= Pro-aging trance =

Sociocultural phenomenon

Pro-aging trance, also known as pro-aging edifice, is a term coined by British author and biomedical gerontologist Aubrey de Grey to describe the broadly positive and fatalistic attitude toward aging in society.

== Overview ==
According to de Grey, the pro-aging trance explains why many people gloss over aging through irrational thought patterns. The concept says that the thought of one's own body slowly but ceaselessly deteriorating is so burdensome that it seems most sensible from a psychological point of view to try to put it out of one's mind. Since aging has been present throughout human history, this coping strategy would be deeply rooted in human thinking. It is striking that, in defending their point of view, those affected often commit fallacies which, from experience, would not be expected of them in a different context.

The name, according to de Grey, comes from the similarity of persons affected to hypnotised people, whose subconscious minds in the trance state prefer to resort to illogical explanations rather than abandon a deeply-held belief.

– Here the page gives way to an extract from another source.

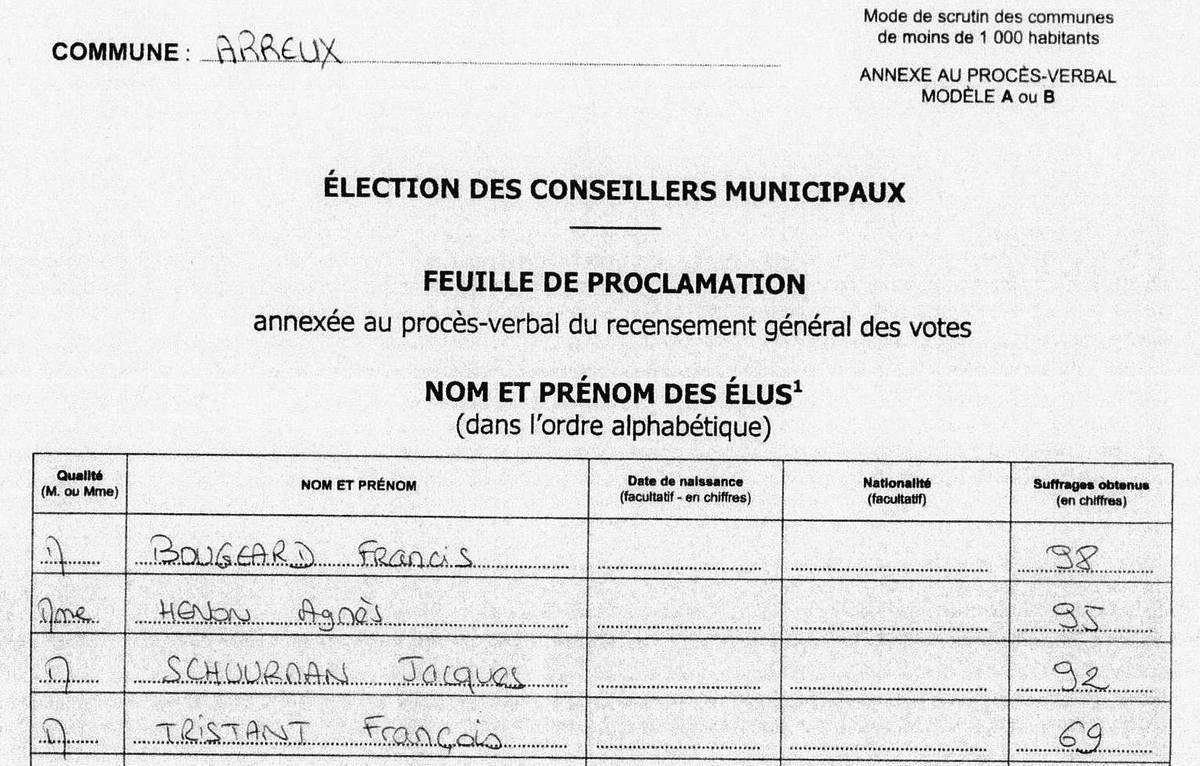 Election Municipale Complémentaire du Dimanche 8/04/2018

The pro-aging trance consists both in the belief that the aging process is inevitable and therefore will not be prevented even by future developments, and in the view that any success in the fight against aging would have mainly negative societal effects. Examples cited include boredom, overpopulation, unresolved problems regarding current pension systems, and dictators living forever, but there is no nuanced and factual discussion of counter-arguments and proposed solutions and no juxtaposition or weighing of these potential disadvantages with the benefits of eliminating aging (such as saving about 100,000 lives per day).

De Grey assumes that robust mouse rejuvenation will provide a paradigm shift in society in this regard.

== Issues ==
The phenomenon of the pro-aging trance is a hurdle in the rapid development of anti-aging medicine. The reason is that it takes time for people to break out of it and the result of lacking public support is low research funding.

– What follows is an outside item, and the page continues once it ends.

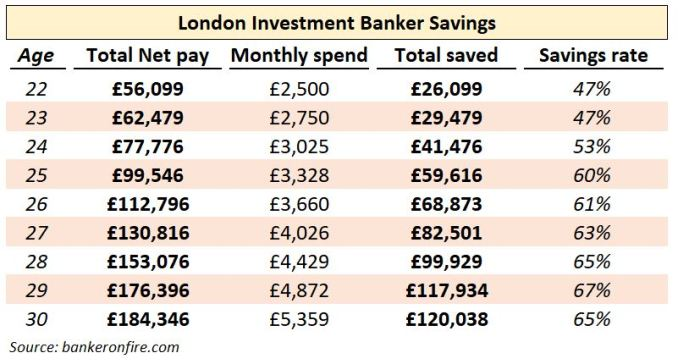investment banker savings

Furthermore, aging is not socially perceived as a disease to be fought, which is why it is more difficult to get support for fighting it than for fighting cancer, Alzheimer's disease, or similar illnesses. De Grey sees the reason for this in the rhetoric of many gerontologists during the 1950s, 1960s, and 1970s, who usually drew a line in public communication between age-related diseases and "aging itself", even though the former were merely late stages of aging and therefore should not be viewed independently of the aging process. Moreover, he argues that the post-aging world is portrayed predominantly as dystopian in fiction, hence reinforcing people in their assumption that defeating aging is undesirable.

== Reception ==
The American philosopher Benjamin Ross criticises de Grey's approach to aging in his dissertation, saying that it is precisely his activism and the associated intention to wake people up from the pro-aging trance that is, whether he realises it or not, first defined by aging. He and other anti-aging activists would build almost their entire lives around the fact of age-related death. By achieving their goal of defeating the pro-aging trance and, by extension, aging, they would therefore also abolish an important aspect of their identity and the very circumstance that currently gives meaning to their lives. Other works are also critical of the condemnation of the opposition to anti-aging with the term "trance". For example, it is mentioned that this, just like the "deathism" denounced by Nick Bostrom, prevents an evaluation of the discussion beyond the binary view of "death bad, extended life good".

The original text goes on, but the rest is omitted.